A reproducible machine learning benchmark that compares four retrieval strategies for Retrieval-Augmented Generation (RAG) on the BEIR SciFact dataset. The project measures retrieval quality with RAGAS metrics and tracks retrieval and end-to-end latency across pipelines.

Project Overview

This project evaluates how different retrieval methods affect RAG answer quality on financial question-answering data. Four pipelines are compared:

Method Description
BM25 Lexical sparse retrieval
Dense Embedding-based semantic retrieval (FAISS)
Hybrid BM25 + Dense fused with Reciprocal Rank Fusion
Hybrid + Reranker Hybrid retrieval with cross-encoder reranking

Each pipeline retrieves documents, generates answers with Gemini 2.5 Flash, and is scored with RAGAS metrics.

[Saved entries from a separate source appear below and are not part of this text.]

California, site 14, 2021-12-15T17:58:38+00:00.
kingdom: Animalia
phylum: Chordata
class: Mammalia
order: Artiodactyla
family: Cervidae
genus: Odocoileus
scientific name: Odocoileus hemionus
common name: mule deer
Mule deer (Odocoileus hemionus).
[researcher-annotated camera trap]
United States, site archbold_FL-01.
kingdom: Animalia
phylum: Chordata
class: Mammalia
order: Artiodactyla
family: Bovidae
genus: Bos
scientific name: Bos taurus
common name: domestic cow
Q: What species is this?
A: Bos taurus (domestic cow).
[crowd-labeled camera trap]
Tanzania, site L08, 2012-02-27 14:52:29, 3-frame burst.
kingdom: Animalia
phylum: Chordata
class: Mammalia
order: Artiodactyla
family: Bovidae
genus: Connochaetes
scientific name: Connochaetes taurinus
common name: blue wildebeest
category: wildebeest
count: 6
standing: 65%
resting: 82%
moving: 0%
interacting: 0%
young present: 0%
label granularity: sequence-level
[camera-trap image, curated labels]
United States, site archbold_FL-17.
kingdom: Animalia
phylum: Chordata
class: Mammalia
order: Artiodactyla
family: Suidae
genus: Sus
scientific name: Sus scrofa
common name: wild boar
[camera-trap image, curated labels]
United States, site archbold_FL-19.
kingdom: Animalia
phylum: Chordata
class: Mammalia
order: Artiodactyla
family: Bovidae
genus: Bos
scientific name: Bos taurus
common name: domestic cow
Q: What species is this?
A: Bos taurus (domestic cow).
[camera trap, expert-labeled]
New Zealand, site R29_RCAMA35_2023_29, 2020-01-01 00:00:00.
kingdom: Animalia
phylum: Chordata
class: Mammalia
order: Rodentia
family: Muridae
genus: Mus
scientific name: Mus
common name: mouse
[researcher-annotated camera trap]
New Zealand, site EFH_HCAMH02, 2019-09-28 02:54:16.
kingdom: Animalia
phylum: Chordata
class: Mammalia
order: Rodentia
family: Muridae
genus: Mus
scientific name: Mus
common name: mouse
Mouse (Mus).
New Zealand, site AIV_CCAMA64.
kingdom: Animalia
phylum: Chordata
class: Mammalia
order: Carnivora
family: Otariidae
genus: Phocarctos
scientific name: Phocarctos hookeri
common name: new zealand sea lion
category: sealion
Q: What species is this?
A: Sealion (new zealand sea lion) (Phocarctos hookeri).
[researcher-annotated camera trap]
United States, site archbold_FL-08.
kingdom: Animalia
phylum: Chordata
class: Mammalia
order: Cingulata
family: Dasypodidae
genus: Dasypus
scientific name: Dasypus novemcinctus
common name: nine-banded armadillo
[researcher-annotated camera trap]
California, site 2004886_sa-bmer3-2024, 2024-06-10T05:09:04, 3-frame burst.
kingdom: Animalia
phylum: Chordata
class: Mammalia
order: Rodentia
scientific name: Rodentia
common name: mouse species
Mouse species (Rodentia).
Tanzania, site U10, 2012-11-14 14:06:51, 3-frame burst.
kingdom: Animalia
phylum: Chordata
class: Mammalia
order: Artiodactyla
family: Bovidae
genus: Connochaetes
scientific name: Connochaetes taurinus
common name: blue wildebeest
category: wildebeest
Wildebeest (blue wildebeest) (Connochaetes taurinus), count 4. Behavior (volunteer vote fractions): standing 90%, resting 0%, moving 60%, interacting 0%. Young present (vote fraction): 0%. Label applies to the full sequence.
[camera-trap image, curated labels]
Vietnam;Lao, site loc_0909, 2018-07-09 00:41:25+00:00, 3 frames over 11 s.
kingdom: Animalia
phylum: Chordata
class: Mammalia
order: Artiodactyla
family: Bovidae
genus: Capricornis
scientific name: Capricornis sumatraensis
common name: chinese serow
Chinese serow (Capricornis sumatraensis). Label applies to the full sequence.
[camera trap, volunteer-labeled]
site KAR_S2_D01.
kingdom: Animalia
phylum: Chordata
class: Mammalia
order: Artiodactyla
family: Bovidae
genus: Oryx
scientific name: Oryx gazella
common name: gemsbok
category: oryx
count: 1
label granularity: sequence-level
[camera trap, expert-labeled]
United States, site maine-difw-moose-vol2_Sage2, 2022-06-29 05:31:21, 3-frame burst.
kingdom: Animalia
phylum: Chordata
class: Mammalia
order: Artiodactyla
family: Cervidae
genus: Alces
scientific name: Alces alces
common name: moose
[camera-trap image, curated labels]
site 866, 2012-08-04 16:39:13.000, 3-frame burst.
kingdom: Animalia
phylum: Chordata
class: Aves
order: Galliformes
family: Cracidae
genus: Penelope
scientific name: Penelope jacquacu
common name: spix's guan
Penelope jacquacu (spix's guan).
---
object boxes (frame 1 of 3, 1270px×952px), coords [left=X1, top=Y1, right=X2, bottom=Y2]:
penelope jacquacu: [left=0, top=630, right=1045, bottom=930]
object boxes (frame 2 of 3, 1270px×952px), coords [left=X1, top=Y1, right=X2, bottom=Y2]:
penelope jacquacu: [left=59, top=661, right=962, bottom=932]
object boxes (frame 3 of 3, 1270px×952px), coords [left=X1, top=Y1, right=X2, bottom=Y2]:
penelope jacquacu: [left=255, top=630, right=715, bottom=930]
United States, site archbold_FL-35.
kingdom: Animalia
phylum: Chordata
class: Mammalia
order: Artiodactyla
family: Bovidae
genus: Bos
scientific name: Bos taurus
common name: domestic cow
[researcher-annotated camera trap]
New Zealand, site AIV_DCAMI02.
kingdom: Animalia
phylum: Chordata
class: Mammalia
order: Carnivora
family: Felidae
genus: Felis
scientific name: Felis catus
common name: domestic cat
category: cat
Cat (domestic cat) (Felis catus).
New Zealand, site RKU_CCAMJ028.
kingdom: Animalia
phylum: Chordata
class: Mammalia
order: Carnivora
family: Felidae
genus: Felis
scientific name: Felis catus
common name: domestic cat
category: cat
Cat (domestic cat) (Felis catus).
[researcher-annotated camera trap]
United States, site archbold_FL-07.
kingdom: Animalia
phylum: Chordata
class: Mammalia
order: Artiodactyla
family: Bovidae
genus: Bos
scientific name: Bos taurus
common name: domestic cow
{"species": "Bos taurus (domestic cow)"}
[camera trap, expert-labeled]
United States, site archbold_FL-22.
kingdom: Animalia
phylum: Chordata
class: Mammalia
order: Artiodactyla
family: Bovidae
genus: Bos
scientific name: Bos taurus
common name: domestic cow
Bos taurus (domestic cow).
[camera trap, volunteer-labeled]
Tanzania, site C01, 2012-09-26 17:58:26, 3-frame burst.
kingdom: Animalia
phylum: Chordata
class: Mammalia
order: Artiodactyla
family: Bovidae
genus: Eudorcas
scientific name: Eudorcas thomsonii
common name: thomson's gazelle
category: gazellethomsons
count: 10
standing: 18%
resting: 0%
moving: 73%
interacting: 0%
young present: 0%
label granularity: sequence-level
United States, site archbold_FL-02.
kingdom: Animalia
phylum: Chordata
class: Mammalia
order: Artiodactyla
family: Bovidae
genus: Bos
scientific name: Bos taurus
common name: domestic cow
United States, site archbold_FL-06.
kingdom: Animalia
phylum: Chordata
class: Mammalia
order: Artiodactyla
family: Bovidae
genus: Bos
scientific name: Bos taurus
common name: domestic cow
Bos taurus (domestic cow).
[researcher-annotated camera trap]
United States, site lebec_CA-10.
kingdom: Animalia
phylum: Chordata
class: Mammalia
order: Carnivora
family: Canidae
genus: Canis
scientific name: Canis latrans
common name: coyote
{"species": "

Results are exported as CSV leaderboards and matplotlib visualizations.

Architecture Diagram

┌─────────────────────────────────────────────────────────────────────┐
│                        experiments/run_all.py                       │
│                     (Unified Experiment Runner)                     │
└─────────────────────────────────────────────────────────────────────┘
                                    │
          ┌─────────────────────────┼─────────────────────────┐
          ▼                         ▼                         ▼
┌──────────────────┐    ┌──────────────────┐    ┌──────────────────┐
│   ingestion/     │    │   retrieval/     │    │   generation/    │
│  load_beir.py    │    │   bm25.py        │    │ gemini_generator │
│  embeddings.py   │    │   dense.py       │    │       .py        │
└──────────────────┘    │   hybrid.py      │    └──────────────────┘
          │             │   reranker.py    │              │
          │             └──────────────────┘              │
          │                         │                       │
          └─────────────────────────┼───────────────────────┘
                                    ▼
                    ┌───────────────────────────────┐
                    │         evaluation/           │
                    │  ragas_eval.py                │
                    │  latency_eval.py              │
                    └───────────────────────────────┘
                                    │
                                    ▼
                    ┌───────────────────────────────┐
                    │       visualization/          │
                    │      leaderboard.py           │
                    └───────────────────────────────┘
                                    │
                                    ▼
                         results/leaderboard.csv
                         results/leaderboard.png

Retrieval Pipelines

Pipeline 1: BM25

Query → BM25 (rank-bm25) → Top-K Documents

Tokenizes corpus and queries, ranks documents by BM25 relevance scores.

Pipeline 2: Dense Retrieval

Query → BGE Embedding → FAISS Similarity Search → Top-K Documents

Encodes queries and documents with BAAI/bge-small-en-v1.5, searches a FAISS inner-product index with normalized embeddings.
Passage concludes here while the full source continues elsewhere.